Mu Qing écoutait les paroles de Qian Shi et se comportait comme une dame. Elle ne bougeait pas, tout comme les autres. Assise bien droite près de Qian Shi, elle écoutait attentivement la conversation entre Qian Shi, sa grand-mère Zhang Shi et les épouses dans la cour. Elle ne put s'empêcher de froncer les sourcils et de penser : « Assister à un banquet est épuisant. Ces gens n'ont-ils pas soif ? Pourquoi parlent-ils sans cesse de manger au lieu de manger ? »

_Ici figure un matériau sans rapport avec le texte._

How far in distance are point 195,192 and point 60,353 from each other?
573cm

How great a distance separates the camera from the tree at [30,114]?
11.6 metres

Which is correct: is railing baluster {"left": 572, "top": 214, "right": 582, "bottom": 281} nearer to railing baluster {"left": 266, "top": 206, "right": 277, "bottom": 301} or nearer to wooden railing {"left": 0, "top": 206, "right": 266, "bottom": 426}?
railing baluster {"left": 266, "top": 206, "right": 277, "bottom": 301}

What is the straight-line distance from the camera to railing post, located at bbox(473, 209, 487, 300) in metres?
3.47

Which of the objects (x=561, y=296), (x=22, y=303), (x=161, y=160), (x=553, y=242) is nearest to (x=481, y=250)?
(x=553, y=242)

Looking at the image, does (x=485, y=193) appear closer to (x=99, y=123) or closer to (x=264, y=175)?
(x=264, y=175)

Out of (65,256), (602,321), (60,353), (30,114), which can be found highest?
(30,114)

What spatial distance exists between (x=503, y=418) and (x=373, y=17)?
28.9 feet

Il y eut une agitation à la porte, et la vieille femme qui la gardait cria : « La vieille dame est arrivée ! » Tout le monde se leva pour l'accueillir.
La matriarche entra accompagnée d'une femme. Celle-ci avait revêtu une robe d'été rouge foncé et troqué son épingle à cheveux en bois à motifs de nuages contre une épingle en forme de lotus, ornée de fils d'argent et de pierres rouges. L'argent et le rouge s'harmonisaient à merveille. Elle avait troqué sa tenue vaporeuse contre une allure digne et gracieuse, retrouvant ainsi l'allure de la matriarche de la famille Chen.
Regardez ensuite la femme qui soutenait la vieille dame. Elle portait une chemise de soie vert clair à col lilas pâle et une longue jupe de soie couleur fumée qui traînait jusqu'au sol. Un tablier jaune pâle lui ceignait la taille, soulignant sa silhouette élancée. Elle avait environ vingt-huit ou vingt-neuf ans, le menton pointu et la peau blanche comme neige, presque sans couleur. Son visage exprimait une légère tristesse, et ses sourcils et ses yeux, d'une douceur soyeuse, semblaient embués. Elle paraissait si pitoyable.